CS 173, Spring 2009: Skills list for third quiz

The second midterm will cover the material presented in lectures 1-35. It will focus on the material since lecture 27 (the last lecture covered on the second midterm). Since you have not yet had time to do homework problems on the material from lectures 33-35, only more basic aspects of this material will be tested. The corresponding sections of Rosen are listed on the Lectures web page.

• Everything on the skills lists for the previous quizzes and midterms.
• Structural and tree induction
  • You should know how to simple structural and tree induction proofs, like those on homework 8. We can't ask you to write such a proof on a short quiz, but we might ask you something simpler e.g. to write the inductive hypothesis for such a proof.
• Counting
  • Know the formulas for counting permutations, combinations, combinations with repetition, permutations with indistinguishable objects.
  • Know the Binomial Theorem, Pascal's Identity, Vandermonde's Identity.
  • Know the formula for a binomial distribution, and for the expected value of a binomial random variable.

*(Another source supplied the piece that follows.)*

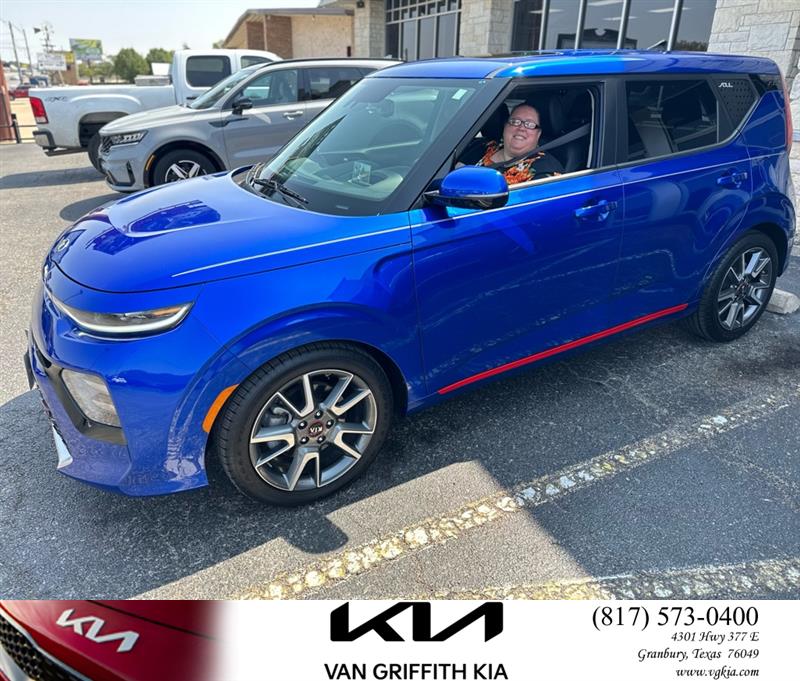 Review image from Heidi Patterson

  • Apply these formulas to solve word problems.
• Discrete Probability
  • Calculate probabilities by comparing often an event occurs to the size of the sample space.

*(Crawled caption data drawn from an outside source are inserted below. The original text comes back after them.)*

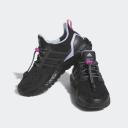 Adidas Ultraboost 1.0 W Core Black/ Carbon/ Blue Dawn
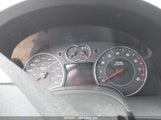 Pontiac Torrent 2CKDL43F396253794 снимка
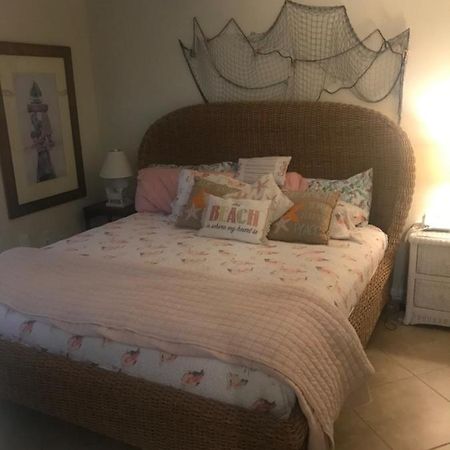 Crescent Arms 105N Villa ซาราโซตา ภายนอก รูปภาพ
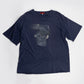 Vintage Buffing T-shirt 13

  • Define conditional probability, compute the conditional probability of two specific events.
  • Define what it means for two events to be independent. Decide whether two specific events are independent
  • Know the formula for Bernoulli trials. Apply the formula to word problems.
  • Define a (discrete) random variable. Compute the expected value of a random variable.
  • Compute that expected value of a sum of random variables is the sum of their expected values (linearity of expectation).
• Relations
  • Define a relation on a set A.
  • Represent a relation as a set of pairs or a directed graph, convert between the two representations.
  • Define reflexive, irreflexive, symmetric, anti-symmetric, transitive. For any of these problems, determine if a specific relation has the property and prove that your answer is correct.
  • Define an equivalence relation, partial order, strict partial order.
• Graphs
  • Define a graph (set of vertices plus a set of edges), simple graph.
  • Understand terminology: directed vs. undirected graph, adjacent/neighboring vertices, endpoints of an edge, edge connecting (incident with) two vertices, self-loop, subgraph, path
  • Define: degree of a vertex, in-degree and out-degree (directed graphs).
  • State the Handshaking theorem. Know that a graph has an even number of vertices of odd degree.
  • Define special graphs K_n, C_n, W_n, Q_n, K_n,m and know their full names (e.g. "complete bipartite graph"). Beware: W_n contains n+1 vertices.
  • Give the degree sequence of a graph.
  • Define: Euler circuit, Euler path, Hamilton circuit, Hamilton path
  • Recognize when two graphs are isomorphic. Identify features which show that two graphs are not isomorphic (e.g. different vertex degrees).
  • State the Euler circuit theorem and Euler path theorem.